• _Records contained in a dataset_:

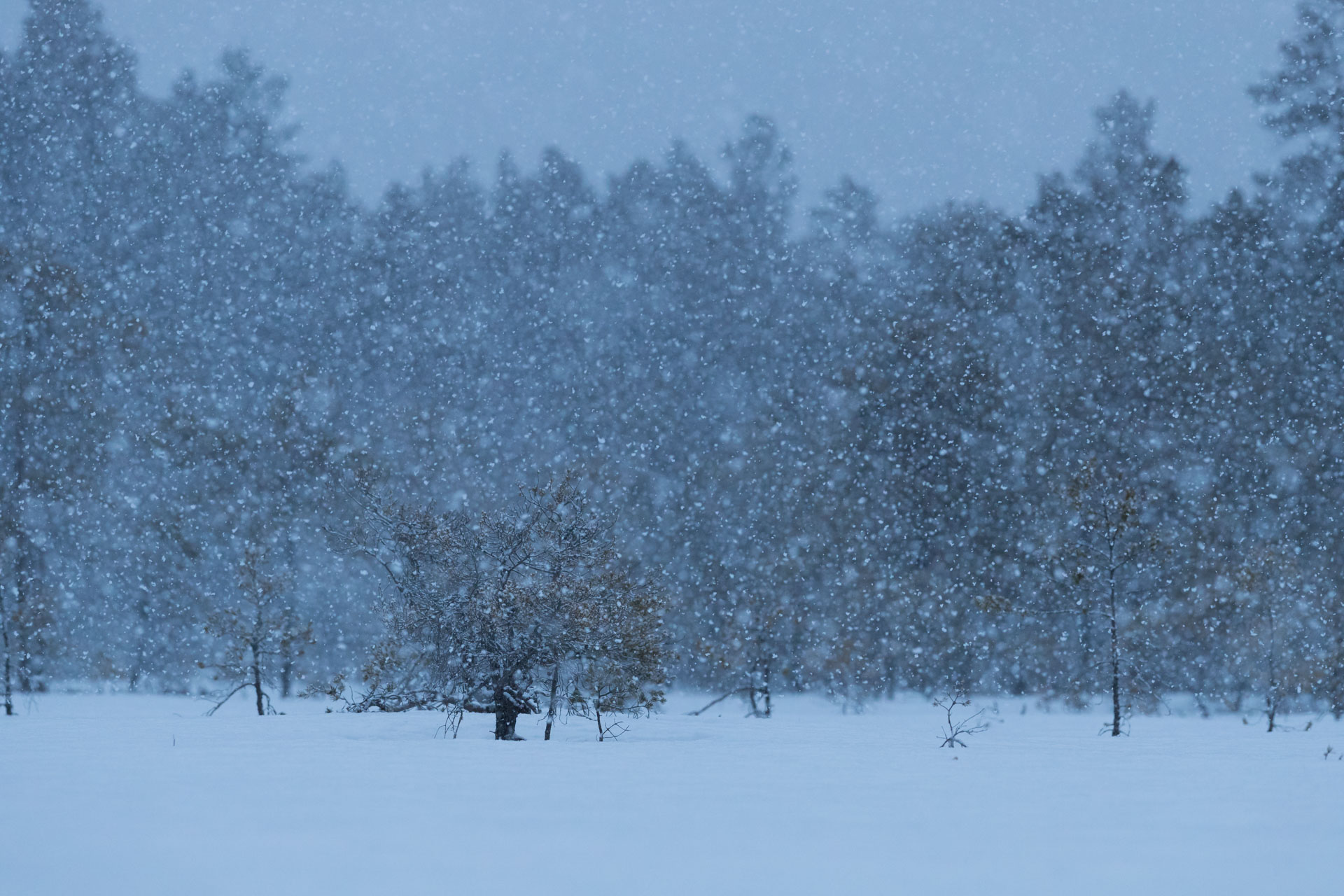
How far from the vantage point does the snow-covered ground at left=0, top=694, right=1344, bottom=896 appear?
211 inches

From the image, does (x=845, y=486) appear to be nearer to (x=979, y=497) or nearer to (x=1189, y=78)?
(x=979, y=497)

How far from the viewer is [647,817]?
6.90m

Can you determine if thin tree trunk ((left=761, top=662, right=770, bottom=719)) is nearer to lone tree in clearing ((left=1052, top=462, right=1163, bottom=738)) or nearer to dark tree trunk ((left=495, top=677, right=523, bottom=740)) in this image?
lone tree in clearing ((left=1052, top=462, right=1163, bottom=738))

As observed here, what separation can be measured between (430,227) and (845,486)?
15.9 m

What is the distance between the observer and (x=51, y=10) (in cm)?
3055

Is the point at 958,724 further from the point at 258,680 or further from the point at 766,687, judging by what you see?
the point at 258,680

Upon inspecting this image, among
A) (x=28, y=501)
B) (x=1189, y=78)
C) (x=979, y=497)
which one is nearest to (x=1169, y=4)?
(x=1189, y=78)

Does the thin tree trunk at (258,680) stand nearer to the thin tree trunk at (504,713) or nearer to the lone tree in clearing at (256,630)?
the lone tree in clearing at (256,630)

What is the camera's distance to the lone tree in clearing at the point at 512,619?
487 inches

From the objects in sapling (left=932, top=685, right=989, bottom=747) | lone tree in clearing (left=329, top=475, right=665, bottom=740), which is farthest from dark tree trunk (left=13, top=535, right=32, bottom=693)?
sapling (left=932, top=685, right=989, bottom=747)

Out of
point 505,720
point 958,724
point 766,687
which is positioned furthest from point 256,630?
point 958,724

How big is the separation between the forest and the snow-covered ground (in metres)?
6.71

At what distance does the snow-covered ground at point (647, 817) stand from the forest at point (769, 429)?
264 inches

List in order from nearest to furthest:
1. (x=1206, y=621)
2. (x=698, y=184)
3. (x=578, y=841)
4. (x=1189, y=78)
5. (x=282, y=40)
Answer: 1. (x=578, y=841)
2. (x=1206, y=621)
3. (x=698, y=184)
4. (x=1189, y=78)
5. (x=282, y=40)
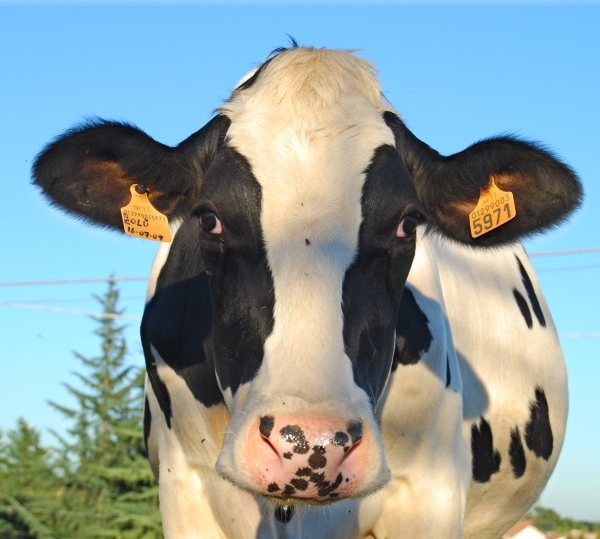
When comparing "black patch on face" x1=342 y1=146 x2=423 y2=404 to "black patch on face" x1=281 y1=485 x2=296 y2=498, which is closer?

• _BRIEF_: Repeat the records in full, exactly as they appear, without the pictures.

• _RESPONSE FOR THIS EXERCISE_:
How far from the vantage point does the snow-covered ground at left=0, top=694, right=1344, bottom=896 appear?
211 inches

From the image, does (x=845, y=486) appear to be nearer to (x=979, y=497) or nearer to (x=1189, y=78)?
(x=979, y=497)

How far from the viewer is [647,817]?
6.90m

Can you determine if thin tree trunk ((left=761, top=662, right=770, bottom=719)) is nearer to lone tree in clearing ((left=1052, top=462, right=1163, bottom=738)) or nearer to dark tree trunk ((left=495, top=677, right=523, bottom=740)) in this image?
lone tree in clearing ((left=1052, top=462, right=1163, bottom=738))

As observed here, what separation can be measured between (430,227) and (845,486)?
15.9 m

What is the distance between the observer and (x=51, y=10) (in cm)?
3055

Is the point at 958,724 further from the point at 258,680 or further from the point at 766,687, judging by what you see?
the point at 258,680

Upon inspecting this image, among
A) (x=28, y=501)
B) (x=1189, y=78)
C) (x=979, y=497)
which one is nearest to (x=1169, y=4)?
(x=1189, y=78)

Does the thin tree trunk at (258,680) stand nearer to the thin tree trunk at (504,713) or nearer to the lone tree in clearing at (256,630)?
the lone tree in clearing at (256,630)

What is the camera's distance to the lone tree in clearing at the point at 512,619?
487 inches

From the objects in sapling (left=932, top=685, right=989, bottom=747) | lone tree in clearing (left=329, top=475, right=665, bottom=740), which is farthest from dark tree trunk (left=13, top=535, right=32, bottom=693)?
sapling (left=932, top=685, right=989, bottom=747)

Out of
point 505,720
point 958,724
point 766,687
which is positioned furthest from point 256,630?
point 958,724

How big is the separation between the forest and the snow-covered ground (in metres)?
6.71

At what distance does the snow-covered ground at point (647, 817) stand from the forest at point (769, 429)?
264 inches

List in order from nearest to furthest:
1. (x=1206, y=621)
2. (x=698, y=184)
3. (x=578, y=841)
4. (x=1189, y=78)
5. (x=282, y=40)
Answer: 1. (x=578, y=841)
2. (x=1206, y=621)
3. (x=698, y=184)
4. (x=1189, y=78)
5. (x=282, y=40)
When comparing "black patch on face" x1=342 y1=146 x2=423 y2=404 to "black patch on face" x1=281 y1=485 x2=296 y2=498, which is closer?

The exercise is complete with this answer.